2. WaniKani. Good course but i don't like app and price too high. But you can try free lessons.
3. Kanji Study. I really like this app. For me it's the best. And price free for N5 and for higher just 8usd. No ads in free version. https://play.google.com/store/apps/details?id=com.mindtwisted.kanjistudy
2017年7月8日
I started with learning vocabulary and went through a 700 word list based on JLPT N5. It included both kana and kanji cards. I wasn't too interested in reading at the time (was more interested in listening), so this suited me. Then I decided I needed to read Japanese to learn and thus Kanji became necessary.

What to do:
Condense the paragraph in the text on learning kanji that begins "I started with learning vocabulary" into a short bulleted list that keeps its main facts. The data after this text is separate material.

Information provided:
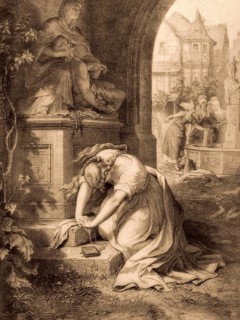 Gretchen calls Our Lady of Sorrows to help her, first part of the tragic play Faust by Johann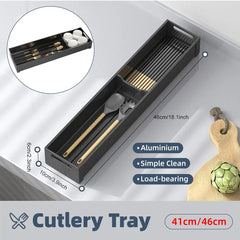 Kitchen Cabinet Drawer Cutlery Tray Utensil Organiser Insert Divider Storage - 41x10cm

Result:
- Began by learning vocabulary from a 700-word list based on JLPT N5, with both kana and kanji cards.
- Was more interested in listening than reading at the time, so the list was a good fit.
- Later decided reading Japanese was needed to learn, which made kanji necessary.